Le signe que le mot est à la mode ? On commence à déplorer son usage. C’était le cas, sur Twitter, le 23 décembre, de Susan Orlean, du New Yorker : «I am sick and tired of everything being “curated”. #thatisall

On en est là.

Récit de voyage

Engagez-vous, qu’ils disaient. Vous entendrez du pays, qu’ils disaient. L’Oreille s’est engagée et elle a entendu.

Pizzeria, rue du Maine, Paris. La pizza et le vin rouge de l’Oreille font un repas correct. Son voisin, qui a pris la même chose, parle de «booster calorique».

Sur une camionnette, quai des Grands-Augustins, Paris : «Lutte raisonnée contre les nuisibles.» Vaste programme.

Dans un amphi universitaire, Université Paul-Verlaine, Metz, un adverbe inconnu de l’Oreille, mais plus maintenant, et joli : «moultement». (Il y avait aussi «mono-écranique» et «angler» [un article de journal]. Elle est moins séduite.)

Pendant une conférence, au Centre Pompidou-Metz, l’expression «fond d’écran», pour désigner ce qu’on appelait autrefois «air du temps». Cette expression ne serait plus dans l’air du temps.

Dans le même amphi que tout à l’heure, à un autre moment, découverte de l’existence, il y a plusieurs années, d’une Commission du vocabulaire, à l’Union des journalistes de sport en France.
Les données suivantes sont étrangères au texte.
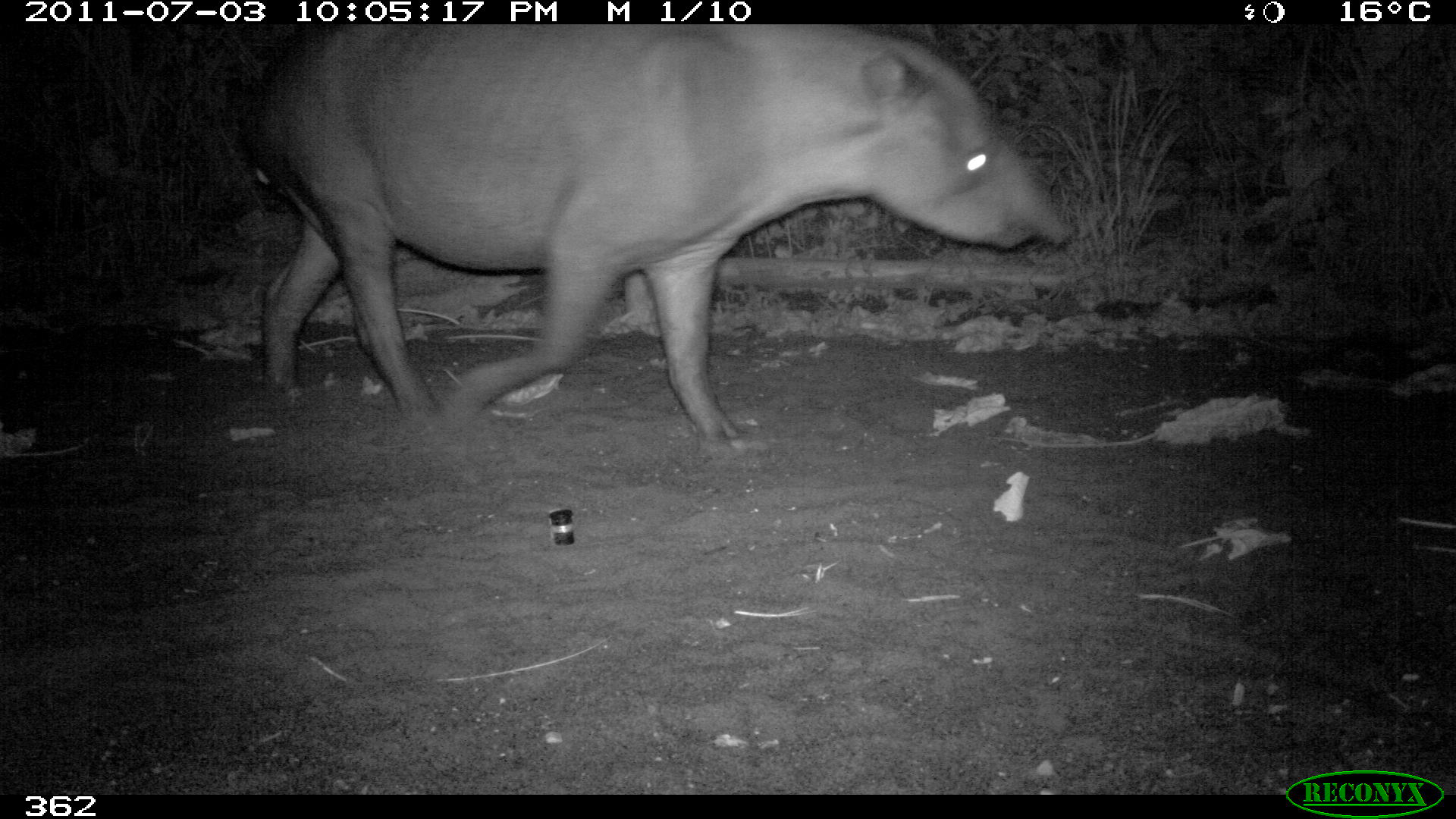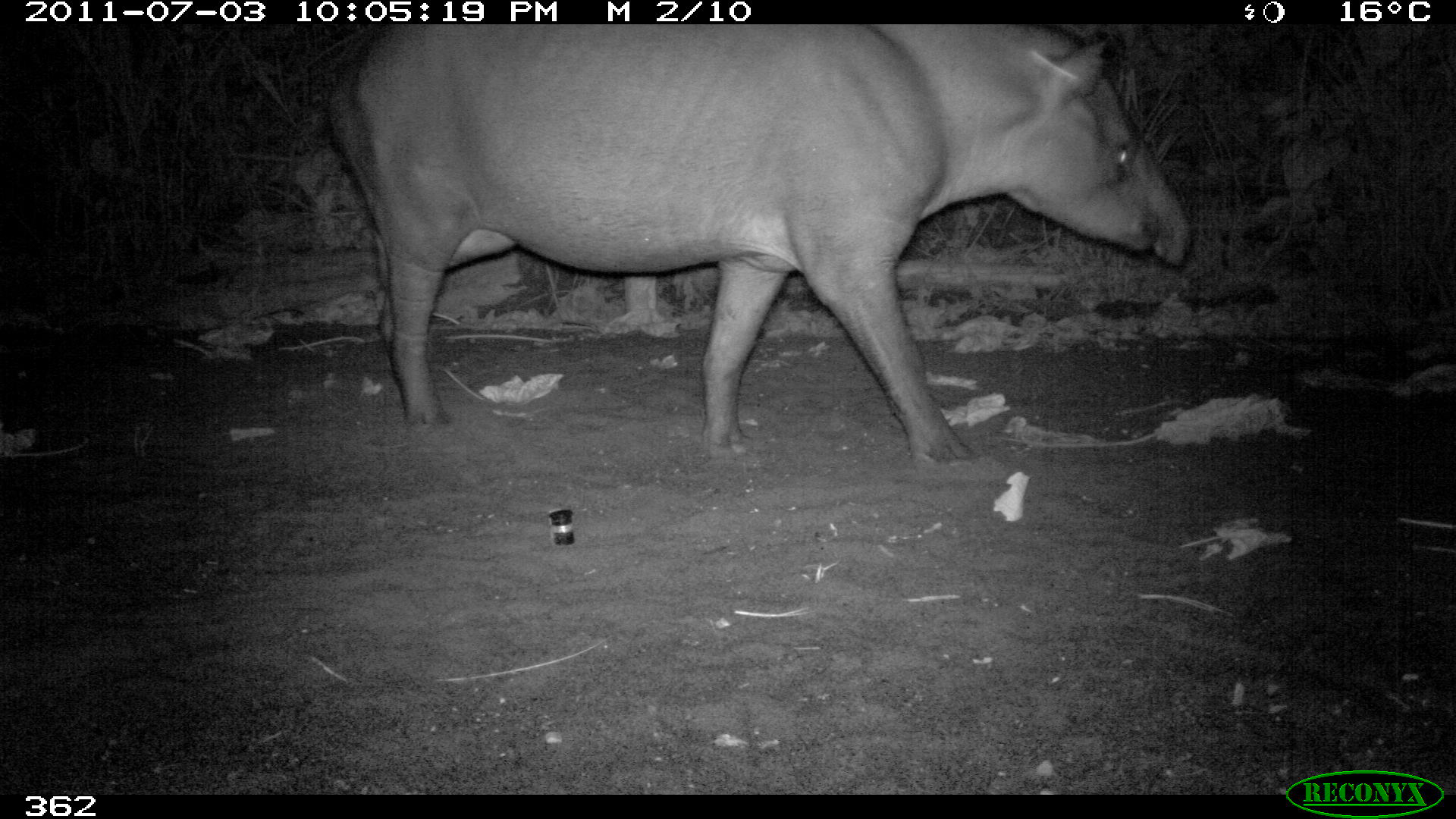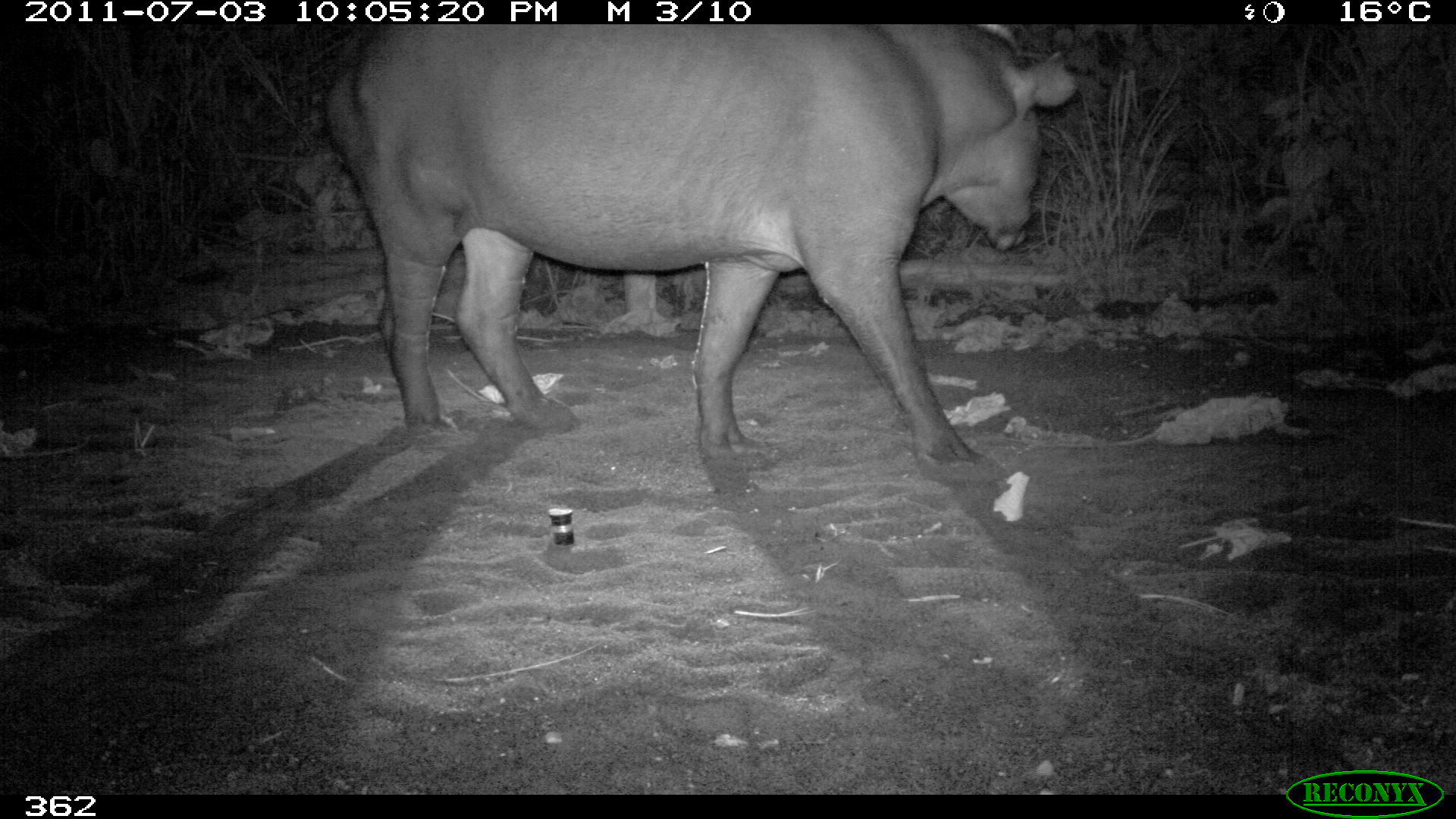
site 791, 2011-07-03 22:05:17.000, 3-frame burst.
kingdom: Animalia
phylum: Chordata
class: Mammalia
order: Perissodactyla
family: Tapiridae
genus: Tapirus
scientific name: Tapirus terrestris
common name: south american tapir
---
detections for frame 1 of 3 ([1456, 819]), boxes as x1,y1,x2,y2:
tapirus terrestris: 232,19,1064,441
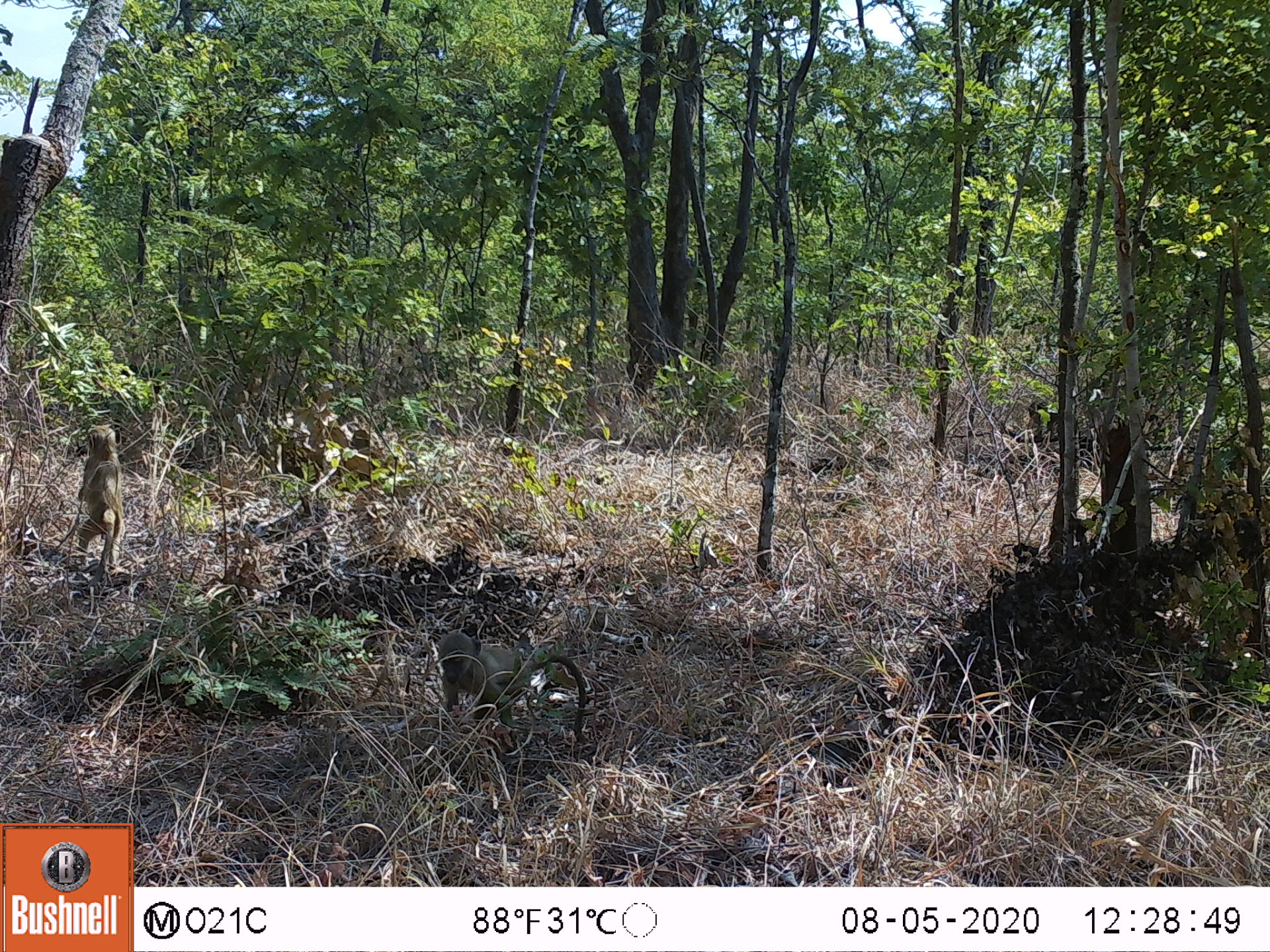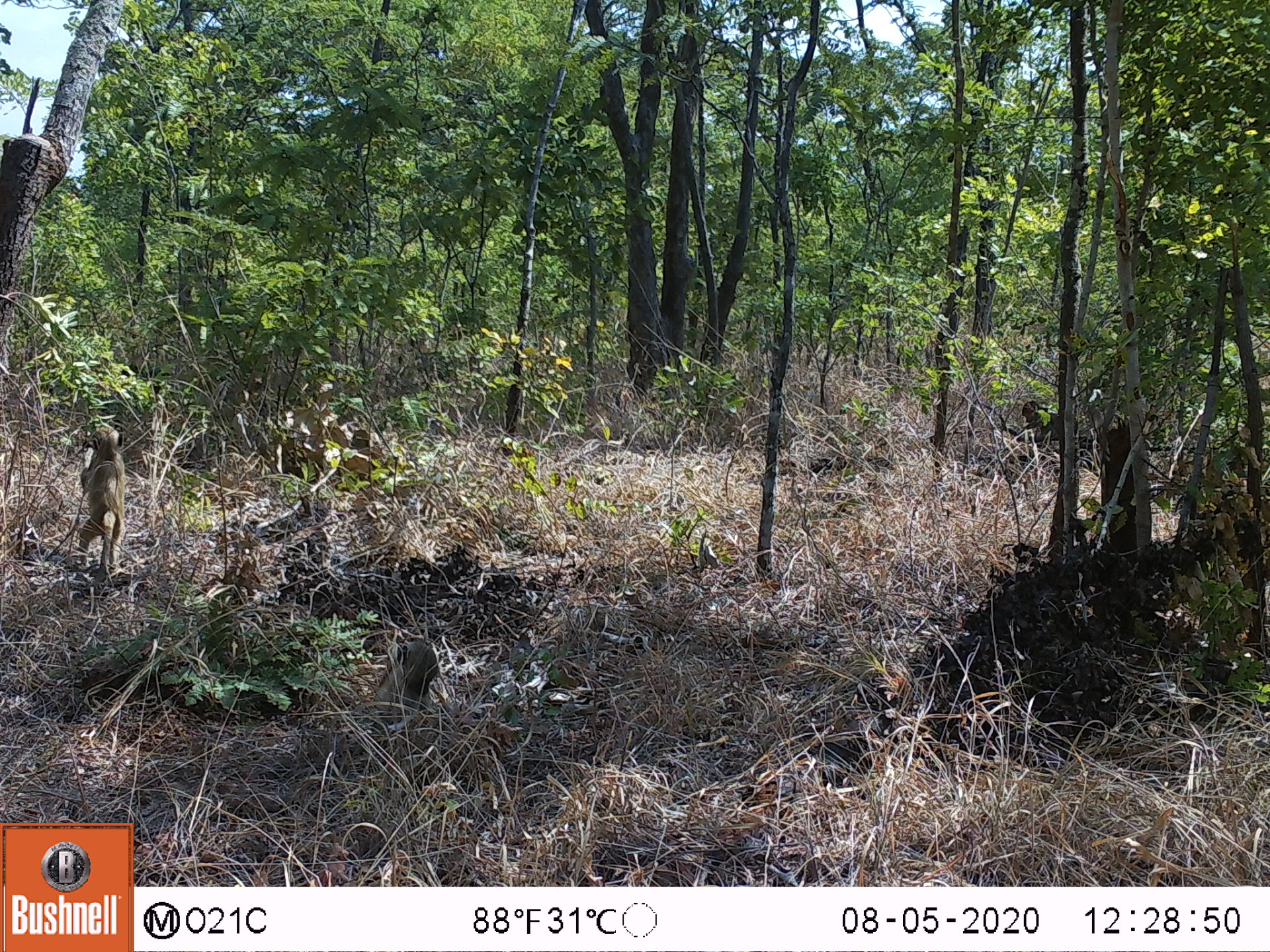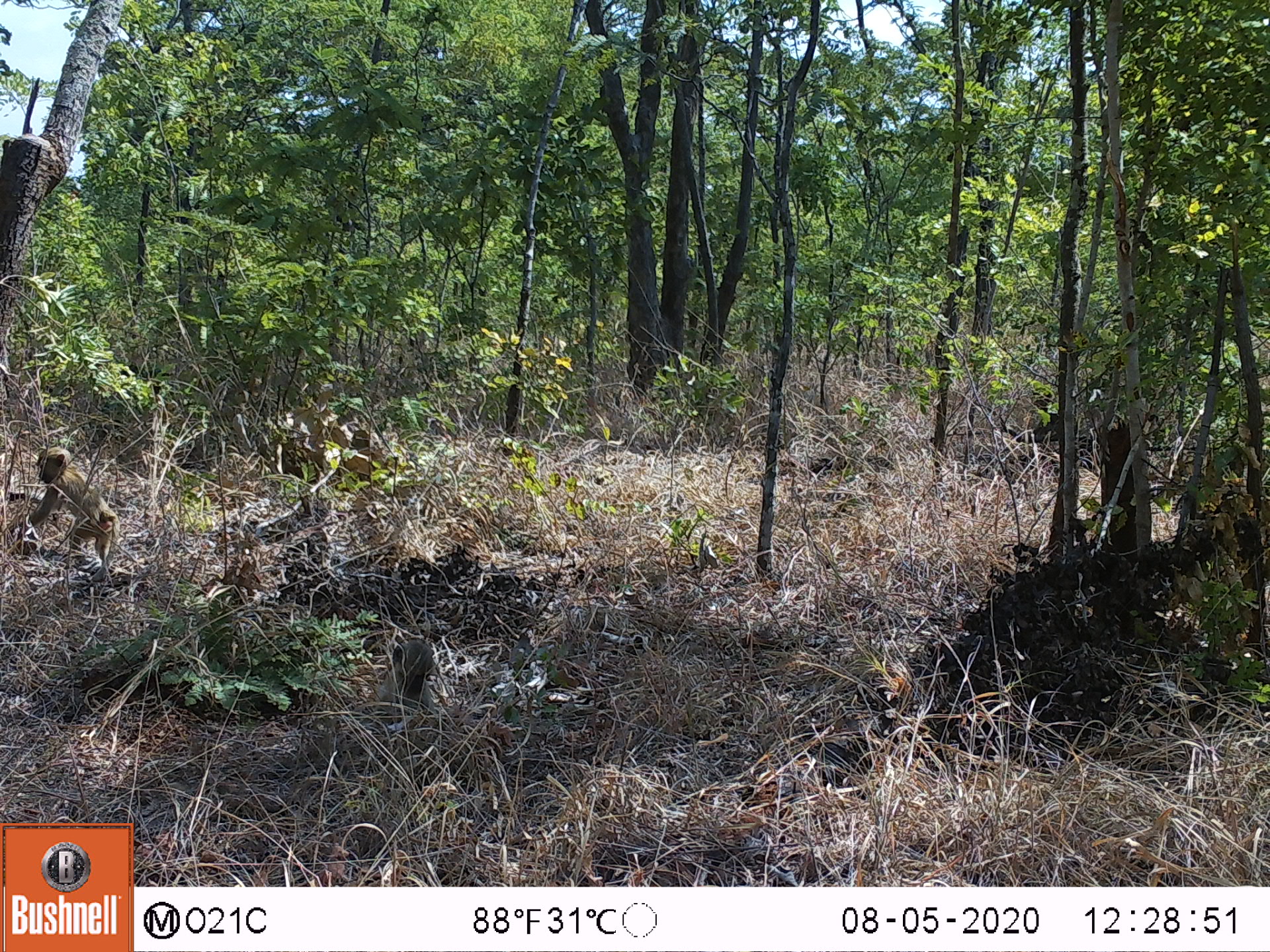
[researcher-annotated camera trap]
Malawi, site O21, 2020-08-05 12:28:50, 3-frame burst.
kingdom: Animalia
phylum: Chordata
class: Mammalia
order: Primates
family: Cercopithecidae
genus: Papio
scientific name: Papio cynocephalus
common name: yellow baboon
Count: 2.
Sa mission ? Chasser le cliché. L’Oreille tendue aurait voulu en être.

Toujours le même amphi, découverte d’un nouveau sport, le «beach rugby» (en français dans le texte). L’Oreille ne voudrait pas en être.

Restaurant messin. La maison nous offre à boire quelque chose en apéro : c’est blanc, inconnu de tous, mauvais. «Improbable», dit un collègue pour caractériser le goût. À retenir : ça peut servir.

Publicité dans le métro parisien : «Speak Wall Street English.» Voilà une variété linguistique que l’Oreille ne connaissait pas.

Rue Vaugirard, à Paris, elle reçoit une leçon de traduction. Soit le panneau suivant :

Annonce de petit déjeuner, Paris, 2010

Si le «petit-déjeuner» n’est pas le «breakfast» — bien que les deux mots soient synonymes —, est-ce parce que l’anglais de ce restaurant viendrait de Wall Street ?

Rue de Rennes, Paris : croisé un homme avec un sac rouge d’une boutique appelée L’œil écoute. Le propriétaire de celle-ci accepterait-il de commanditer — de «sponsoriser» — ce blogue ? (Ça tombe bien : c’est peut-être une librairie.)